SACRAMENTO, November 1, 2005 (LifeSiteNews.com) – The current president of the American College of Pediatricians and a past president of the American Academy of Pediatrics (AAP), along with two other California physicians, has called on AAP to immediately withdraw “for correction and further study” its statement opposing parental involvement laws, including Proposition 73 in California. The physicians, all Fellows of AAP, cite “indisputable inaccuracy and bias” in an AAP study that is being used to distort the truth in effort to defeat Prop 73.
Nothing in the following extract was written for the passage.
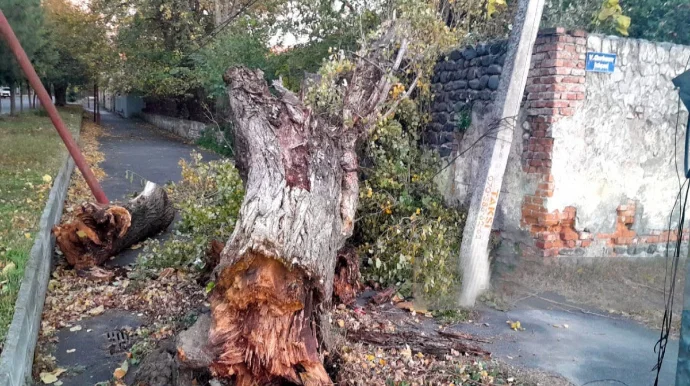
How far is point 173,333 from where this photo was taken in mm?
4527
Joseph Zanga, M.D., FAAP, along with Jane Anderson, M.D., FAAP, a Clinical Professor of Pediatrics at the University of California, San Francisco, and Paul Macdonald, M.D., FAAP, a pediatrician in private practice in Ukiah, sent a letter Monday to the current AAP president challenging the numerous significant errors in the AAP statement, errors that have been repeated by Proposition 73 opponents and widely disseminated by the mass media.

Dr. Zanga, professor of pediatrics at the Brody School of Medicine at East Carolina University in Greenville, North Carolina, was President of the AAP from 1997 to 1998 and currently serves on its Bioethics Committee.

Several misrepresentations in the AAP statement involve a 1992 study of minors seeking abortion by Stanley Henshaw and Kathryn Kost. In 2003, Dr. Henshaw testified that the AAP statement concerning the percentage of minors who inform a parent of their planned abortion in the absence of parental involvement laws was “entirely incorrect.”

Other areas in which the AAP statement was false included the most frequent reasons minors cited for not telling parents and the percentage of minors who involve an adult other than a parent in their decision.

According to Dr. Macdonald, “Though I wanted to give the benefit of the doubt, the distortion and misquotation of data are so obvious that I am forced to conclude that the AAP authors are attempting to promote a specific political agenda.” He added, “I was angered and saddened that, in the nine years since the original publication of this statement, no update has been approved correcting these egregious errors. Any high school student comparing the AAP statement with the Henshaw study could spot these errors.”

“The AAP authors cited the Henshaw study for four points, and in each case they misrepresented the results of the study. Unfortunately, this misinformation has been repeated countless times by opponents of Proposition 73 and extensively reported in the media. We hope that AAP, Planned Parenthood, and the media will do the right thing and acknowledge these errors,” Dr. Anderson said.